The appellant, represented by lawyer Balazs Esztegar is a Hungarian citizen and has suffered from a mental disability since birth, which prevents him from actively participating in working life. The appellant is under guardianship and unable to engage in gainful employment. He is maintained by his mother, who has to assist him even with the simplest tasks of daily life. As it is hardly reasonable for the mother to be in full employment due to the intensive care required for her adult but disabled son, she receives minimum care (Mindestsicherung) under the Vienna Minimum Care Act and maintains her two healthy children and her disabled son. 

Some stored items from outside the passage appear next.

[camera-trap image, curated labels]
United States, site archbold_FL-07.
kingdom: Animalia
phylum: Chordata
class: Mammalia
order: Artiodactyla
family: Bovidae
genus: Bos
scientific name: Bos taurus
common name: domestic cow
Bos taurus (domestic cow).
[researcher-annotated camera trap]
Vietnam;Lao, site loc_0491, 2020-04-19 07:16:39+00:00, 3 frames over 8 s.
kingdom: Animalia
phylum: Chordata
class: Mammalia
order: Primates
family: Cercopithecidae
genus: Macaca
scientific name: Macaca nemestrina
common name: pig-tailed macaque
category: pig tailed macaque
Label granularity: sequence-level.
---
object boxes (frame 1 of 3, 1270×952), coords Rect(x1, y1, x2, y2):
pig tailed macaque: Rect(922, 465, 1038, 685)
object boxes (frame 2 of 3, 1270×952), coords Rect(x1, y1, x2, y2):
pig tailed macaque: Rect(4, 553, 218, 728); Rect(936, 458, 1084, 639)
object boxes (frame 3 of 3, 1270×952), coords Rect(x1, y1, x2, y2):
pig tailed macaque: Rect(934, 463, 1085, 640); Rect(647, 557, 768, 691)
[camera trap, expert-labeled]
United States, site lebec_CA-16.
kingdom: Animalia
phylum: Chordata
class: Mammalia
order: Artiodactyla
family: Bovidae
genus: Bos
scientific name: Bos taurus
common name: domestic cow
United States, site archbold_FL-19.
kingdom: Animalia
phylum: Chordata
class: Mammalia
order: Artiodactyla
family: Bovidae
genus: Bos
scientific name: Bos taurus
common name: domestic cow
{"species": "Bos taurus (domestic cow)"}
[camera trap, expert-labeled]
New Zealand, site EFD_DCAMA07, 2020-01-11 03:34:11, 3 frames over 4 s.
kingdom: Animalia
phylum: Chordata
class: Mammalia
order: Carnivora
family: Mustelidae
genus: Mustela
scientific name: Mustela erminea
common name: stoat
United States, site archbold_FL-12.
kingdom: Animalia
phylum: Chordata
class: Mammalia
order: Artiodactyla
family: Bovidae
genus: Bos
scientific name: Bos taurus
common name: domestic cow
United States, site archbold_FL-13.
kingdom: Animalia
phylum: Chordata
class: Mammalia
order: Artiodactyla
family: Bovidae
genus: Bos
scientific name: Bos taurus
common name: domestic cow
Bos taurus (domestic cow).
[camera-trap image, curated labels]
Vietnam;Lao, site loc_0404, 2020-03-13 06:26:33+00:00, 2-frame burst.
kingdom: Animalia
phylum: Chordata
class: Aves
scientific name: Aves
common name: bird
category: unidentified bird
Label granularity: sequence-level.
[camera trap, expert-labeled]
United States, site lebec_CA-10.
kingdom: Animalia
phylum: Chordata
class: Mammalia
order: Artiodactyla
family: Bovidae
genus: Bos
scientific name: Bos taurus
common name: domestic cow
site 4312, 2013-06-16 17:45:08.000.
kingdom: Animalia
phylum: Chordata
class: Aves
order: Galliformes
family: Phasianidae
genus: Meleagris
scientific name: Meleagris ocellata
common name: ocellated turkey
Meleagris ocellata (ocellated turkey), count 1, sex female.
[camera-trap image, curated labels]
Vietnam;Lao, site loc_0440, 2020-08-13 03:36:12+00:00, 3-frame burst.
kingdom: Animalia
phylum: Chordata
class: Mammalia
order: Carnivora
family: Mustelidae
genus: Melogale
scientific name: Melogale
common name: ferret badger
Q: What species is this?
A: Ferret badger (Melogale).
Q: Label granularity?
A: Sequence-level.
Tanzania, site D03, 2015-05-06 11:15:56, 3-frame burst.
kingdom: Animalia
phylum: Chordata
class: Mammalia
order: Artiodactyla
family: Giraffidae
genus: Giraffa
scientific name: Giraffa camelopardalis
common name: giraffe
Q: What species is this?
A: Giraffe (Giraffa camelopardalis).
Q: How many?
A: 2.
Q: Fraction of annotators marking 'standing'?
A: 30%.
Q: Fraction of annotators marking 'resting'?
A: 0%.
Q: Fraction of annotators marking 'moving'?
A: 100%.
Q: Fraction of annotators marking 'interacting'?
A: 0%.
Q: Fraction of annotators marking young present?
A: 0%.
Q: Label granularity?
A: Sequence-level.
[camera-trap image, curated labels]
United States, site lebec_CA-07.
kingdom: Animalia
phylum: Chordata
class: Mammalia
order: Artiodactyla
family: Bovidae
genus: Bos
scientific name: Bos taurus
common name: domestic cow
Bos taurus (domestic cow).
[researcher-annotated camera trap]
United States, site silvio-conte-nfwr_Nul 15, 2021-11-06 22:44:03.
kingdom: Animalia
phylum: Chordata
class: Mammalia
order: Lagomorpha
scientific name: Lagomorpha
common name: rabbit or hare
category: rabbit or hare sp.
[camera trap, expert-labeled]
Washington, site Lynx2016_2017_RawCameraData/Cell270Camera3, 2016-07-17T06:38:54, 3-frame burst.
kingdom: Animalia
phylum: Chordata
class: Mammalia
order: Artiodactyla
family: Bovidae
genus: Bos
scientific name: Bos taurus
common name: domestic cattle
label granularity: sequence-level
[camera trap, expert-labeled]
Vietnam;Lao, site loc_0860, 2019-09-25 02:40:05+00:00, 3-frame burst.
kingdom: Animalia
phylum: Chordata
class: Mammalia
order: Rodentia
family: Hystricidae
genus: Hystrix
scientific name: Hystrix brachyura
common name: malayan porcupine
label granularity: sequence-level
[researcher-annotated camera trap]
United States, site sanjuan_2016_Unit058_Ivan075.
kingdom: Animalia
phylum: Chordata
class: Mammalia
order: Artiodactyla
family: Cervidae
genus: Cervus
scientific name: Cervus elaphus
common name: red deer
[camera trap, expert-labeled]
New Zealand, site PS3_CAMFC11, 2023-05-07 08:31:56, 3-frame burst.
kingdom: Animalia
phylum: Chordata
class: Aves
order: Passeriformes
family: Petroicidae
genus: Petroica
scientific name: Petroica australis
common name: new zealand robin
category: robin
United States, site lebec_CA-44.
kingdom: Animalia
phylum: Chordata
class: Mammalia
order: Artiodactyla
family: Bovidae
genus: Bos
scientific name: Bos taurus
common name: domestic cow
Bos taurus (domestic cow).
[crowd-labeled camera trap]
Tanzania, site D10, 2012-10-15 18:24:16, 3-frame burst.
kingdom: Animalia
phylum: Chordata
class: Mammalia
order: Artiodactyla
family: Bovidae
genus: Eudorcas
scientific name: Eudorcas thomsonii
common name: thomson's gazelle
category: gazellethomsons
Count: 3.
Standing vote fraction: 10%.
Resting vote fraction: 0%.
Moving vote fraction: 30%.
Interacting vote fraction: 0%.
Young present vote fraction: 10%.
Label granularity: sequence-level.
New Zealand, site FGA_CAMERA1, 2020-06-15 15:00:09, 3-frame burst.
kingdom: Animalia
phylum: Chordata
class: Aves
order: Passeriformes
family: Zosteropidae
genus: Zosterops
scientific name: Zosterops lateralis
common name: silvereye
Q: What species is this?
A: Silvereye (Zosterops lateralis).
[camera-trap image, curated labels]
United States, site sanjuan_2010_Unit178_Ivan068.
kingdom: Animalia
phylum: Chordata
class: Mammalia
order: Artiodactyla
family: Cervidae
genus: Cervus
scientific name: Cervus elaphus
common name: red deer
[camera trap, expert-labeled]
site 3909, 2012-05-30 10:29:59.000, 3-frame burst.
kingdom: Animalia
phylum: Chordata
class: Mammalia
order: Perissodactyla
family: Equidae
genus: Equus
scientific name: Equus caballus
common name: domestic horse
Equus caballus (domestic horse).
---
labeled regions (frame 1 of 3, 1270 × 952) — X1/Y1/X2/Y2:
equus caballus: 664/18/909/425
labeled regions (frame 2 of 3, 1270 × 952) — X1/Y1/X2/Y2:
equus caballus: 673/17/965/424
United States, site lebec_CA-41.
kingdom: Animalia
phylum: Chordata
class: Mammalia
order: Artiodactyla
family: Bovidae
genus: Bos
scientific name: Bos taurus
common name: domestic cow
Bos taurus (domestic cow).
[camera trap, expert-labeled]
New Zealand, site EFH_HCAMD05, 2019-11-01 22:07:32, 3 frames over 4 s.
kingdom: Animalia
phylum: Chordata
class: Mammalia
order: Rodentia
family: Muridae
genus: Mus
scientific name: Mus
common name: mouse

After the latter had reached the age of 21, he was deprived of the minimum care that had been granted to him until then. The authorities took the view that the appellant formed a separate community of need and did not fulfil the requirements for equal status with Austrian citizens. The appellant's guardian filed an appeal against this with the Administrative Court of Vienna, which, however, was unsuccessful, as the Administrative Court ruled that the appellant was "essentially upheld from those funds that are paid out to the mother from the minimum care scheme". From this, the Administrative Court concluded that the appellant was not actually receiving child care from the mother - as required by the law for equality under Union law.

In the appeal proceedings, however, the Administrative High Court overturned this decision on the grounds that its content was unlawful and declared that 

due to his disability since birth, the appellant was in an economic and social situation that prevented him from meeting his basic needs and that he was therefore dependent on his mother, who indisputably provided for his otherwise unmet - financial and other - needs, in accordance with the case law of the European Court of Justice (C-423/12, Flora May Reyes).

The Administrative High Court clearly rejected the legal opinion still held by the Vienna Administrative Court, according to which child care could not be granted from the funds of the minimum care:

There are no indications that such a relationship of dependency, which according to Art 7 (1) (d) in conjunction with Art 2 (2) (c) of the Union Citizens Directive establishes a right of residence for a relative in the descending line over the age of 21, cannot exist if the means of subsistence required for the right of residence of the Union citizen and his family members are substituted by a minimum security benefit in a case under Art 7 (3) of the said Directive.

Therefore, the financial means to secure living can also be covered by means of the minimum care. The Administrative High Court thus followed the argumentation of lawyer Balazs Esztegar and annulled the decision due to the unlawfulness of its content.